El clero del dios mercado y su marketing se encargan de fecundar la realidad con falacias que invisibilizan la injusticia. Hablamos de una religión de muerte. Quienes sufrimos solidariamente, con los amigos y las amigas marginados, padecemos en lo más profundo dicha injusticia. A veces, en nuestra finitud, clamamos para que un hecho sobrenatural de carácter divino termine con este mundo injusto y abra el camino a uno nuevo, justo y necesario. Es parte de nuestra desesperación.
Luego comprendemos que ello no ocurrirá, pero seguimos trabajando incansablemente como si pudiera ocurrir mañana, siendo conscientes de que la transformación histórica tomará mucho tiempo.
Desmontar el pensamiento mágico del mercado —según el cual sus males se autorregularán— es necesario, porque dicha idea es una fantasía que podemos comprobar en cada momento de nuestras vidas si decidimos ser “ateos” de ese dios: el dios mercado [2].

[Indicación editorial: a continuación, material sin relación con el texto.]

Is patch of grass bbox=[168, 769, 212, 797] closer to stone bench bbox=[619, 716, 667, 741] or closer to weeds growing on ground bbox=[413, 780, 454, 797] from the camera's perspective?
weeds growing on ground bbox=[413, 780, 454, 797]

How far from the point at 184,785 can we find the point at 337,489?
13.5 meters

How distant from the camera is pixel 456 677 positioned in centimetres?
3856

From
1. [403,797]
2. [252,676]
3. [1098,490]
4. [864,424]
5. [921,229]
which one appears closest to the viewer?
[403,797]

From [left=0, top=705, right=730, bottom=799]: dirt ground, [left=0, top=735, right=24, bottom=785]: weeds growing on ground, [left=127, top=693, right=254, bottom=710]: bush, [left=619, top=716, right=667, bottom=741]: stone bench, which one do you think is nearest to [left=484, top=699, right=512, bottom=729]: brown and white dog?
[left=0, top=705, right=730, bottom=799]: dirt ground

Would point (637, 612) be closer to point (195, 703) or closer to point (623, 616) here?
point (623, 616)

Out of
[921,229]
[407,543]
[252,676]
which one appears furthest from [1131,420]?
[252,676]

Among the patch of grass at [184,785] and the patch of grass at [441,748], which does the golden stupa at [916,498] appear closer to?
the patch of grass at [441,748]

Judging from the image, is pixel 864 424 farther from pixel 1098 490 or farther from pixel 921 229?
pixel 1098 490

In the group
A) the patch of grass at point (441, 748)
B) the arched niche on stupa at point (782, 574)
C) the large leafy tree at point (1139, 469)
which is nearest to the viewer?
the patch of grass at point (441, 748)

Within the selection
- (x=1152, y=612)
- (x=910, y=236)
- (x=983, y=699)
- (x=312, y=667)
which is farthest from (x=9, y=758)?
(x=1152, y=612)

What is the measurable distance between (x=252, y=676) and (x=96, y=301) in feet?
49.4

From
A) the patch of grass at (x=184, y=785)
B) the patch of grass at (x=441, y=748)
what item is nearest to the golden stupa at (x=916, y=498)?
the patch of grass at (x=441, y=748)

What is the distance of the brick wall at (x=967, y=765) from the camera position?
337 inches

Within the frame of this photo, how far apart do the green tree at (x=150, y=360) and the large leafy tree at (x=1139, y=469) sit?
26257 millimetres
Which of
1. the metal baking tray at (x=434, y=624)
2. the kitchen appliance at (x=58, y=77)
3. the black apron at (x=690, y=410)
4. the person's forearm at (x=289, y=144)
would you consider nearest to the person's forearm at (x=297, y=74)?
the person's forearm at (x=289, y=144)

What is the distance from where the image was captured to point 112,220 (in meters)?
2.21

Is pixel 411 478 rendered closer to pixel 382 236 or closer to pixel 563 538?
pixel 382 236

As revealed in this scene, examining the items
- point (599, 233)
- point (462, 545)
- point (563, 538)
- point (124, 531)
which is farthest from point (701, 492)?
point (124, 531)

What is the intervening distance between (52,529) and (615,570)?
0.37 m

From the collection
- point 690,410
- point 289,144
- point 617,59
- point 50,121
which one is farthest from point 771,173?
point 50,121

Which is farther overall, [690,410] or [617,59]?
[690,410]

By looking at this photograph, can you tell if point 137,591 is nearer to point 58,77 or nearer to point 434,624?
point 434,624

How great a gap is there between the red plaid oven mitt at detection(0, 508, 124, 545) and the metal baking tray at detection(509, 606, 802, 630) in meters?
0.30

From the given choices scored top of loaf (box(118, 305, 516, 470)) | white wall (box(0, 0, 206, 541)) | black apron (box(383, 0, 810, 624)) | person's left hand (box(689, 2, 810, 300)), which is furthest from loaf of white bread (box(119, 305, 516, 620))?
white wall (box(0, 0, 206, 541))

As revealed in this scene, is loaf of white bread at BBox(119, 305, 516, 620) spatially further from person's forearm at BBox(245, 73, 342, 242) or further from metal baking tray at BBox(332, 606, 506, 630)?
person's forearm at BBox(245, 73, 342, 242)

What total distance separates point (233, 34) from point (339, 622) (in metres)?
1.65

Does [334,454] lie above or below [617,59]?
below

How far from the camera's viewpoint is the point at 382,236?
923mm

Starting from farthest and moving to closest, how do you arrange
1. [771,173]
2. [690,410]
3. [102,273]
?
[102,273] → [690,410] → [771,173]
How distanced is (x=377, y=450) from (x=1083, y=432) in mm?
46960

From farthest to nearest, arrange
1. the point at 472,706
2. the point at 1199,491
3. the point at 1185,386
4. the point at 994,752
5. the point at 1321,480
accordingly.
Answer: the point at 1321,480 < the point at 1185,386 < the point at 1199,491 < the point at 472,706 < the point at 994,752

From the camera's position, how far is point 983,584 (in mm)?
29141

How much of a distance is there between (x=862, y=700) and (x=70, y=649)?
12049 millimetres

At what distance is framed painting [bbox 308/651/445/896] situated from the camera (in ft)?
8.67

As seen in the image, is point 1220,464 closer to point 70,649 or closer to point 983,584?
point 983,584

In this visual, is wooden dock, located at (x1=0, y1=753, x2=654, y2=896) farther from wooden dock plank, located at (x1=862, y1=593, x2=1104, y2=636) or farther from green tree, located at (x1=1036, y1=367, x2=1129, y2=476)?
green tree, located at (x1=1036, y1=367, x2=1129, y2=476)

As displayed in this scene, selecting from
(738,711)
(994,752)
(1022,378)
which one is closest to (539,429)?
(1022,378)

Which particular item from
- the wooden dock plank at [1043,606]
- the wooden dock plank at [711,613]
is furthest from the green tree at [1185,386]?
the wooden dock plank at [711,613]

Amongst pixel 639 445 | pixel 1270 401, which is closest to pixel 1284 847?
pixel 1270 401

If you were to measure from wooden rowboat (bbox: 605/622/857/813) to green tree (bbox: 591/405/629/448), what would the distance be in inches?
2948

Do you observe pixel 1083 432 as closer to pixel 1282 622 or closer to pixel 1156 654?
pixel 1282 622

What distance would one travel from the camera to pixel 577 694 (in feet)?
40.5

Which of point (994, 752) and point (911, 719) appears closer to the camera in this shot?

Los desarrolladores tecnológicos trabajan, directa o indirectamente, para los reyes del mercado. Estos, sintiéndose magnánimos, dicen que el mercado de la robotización se autocontrolará, dado que llegará un punto en el cual la caída en el empleo generará una limitación automática de la automatización. Sería algo como decir que el dios mercado dejaría de serlo y sus ungidos —sus reyes tecnócratas— abandonarían la práctica de “maximizar sus ganancias por medio de la reducción del mal llamado costo laboral”. Con lo cual, en dicho anhelo hay una injusticia sacrificial de muerte y una incoherencia que carece de sentido científico desde la comprensión de los fenómenos sociales.
Analicemos primero la injusticia. Para que la mencionada regulación se efectúe, tiene que haber una causa, que no es más que la opresión de los trabajadores y sus familias, los desempleados y los pequeños cuentapropistas. Y cuando hablamos de opresión y de la visualización de la misma en un régimen injusto, hablamos concretamente de muertes. El régimen, el mercado, se encarga de ocultarlas y los adeptos fielmente aceptan no verlas. ¿Cuánto vale la muerte de personas? ¿Acaso preferís negarte a verla?
Si creemos que el mercado robótico —o, más bien, la decisión de los empresarios— cambiará instantáneamente y dejará de maximizar ganancias mediante la reducción del mal llamado costo laboral, estamos frente a una fantasía.
Para que ello ocurra, sería necesaria una acción concreta del pueblo oprimido, por ejemplo, mediante el Estado limitando dicha práctica injusta.
¿O quién sabe?, quizás cansados, como los luditas del siglo XIX se inutilicen los robots. Sea como sea, todo proceso histórico-social posee una dinámica concreta: no es mágico. Se desarrolla a lo largo del tiempo y es impulsado por un espíritu y por necesidades de liberación.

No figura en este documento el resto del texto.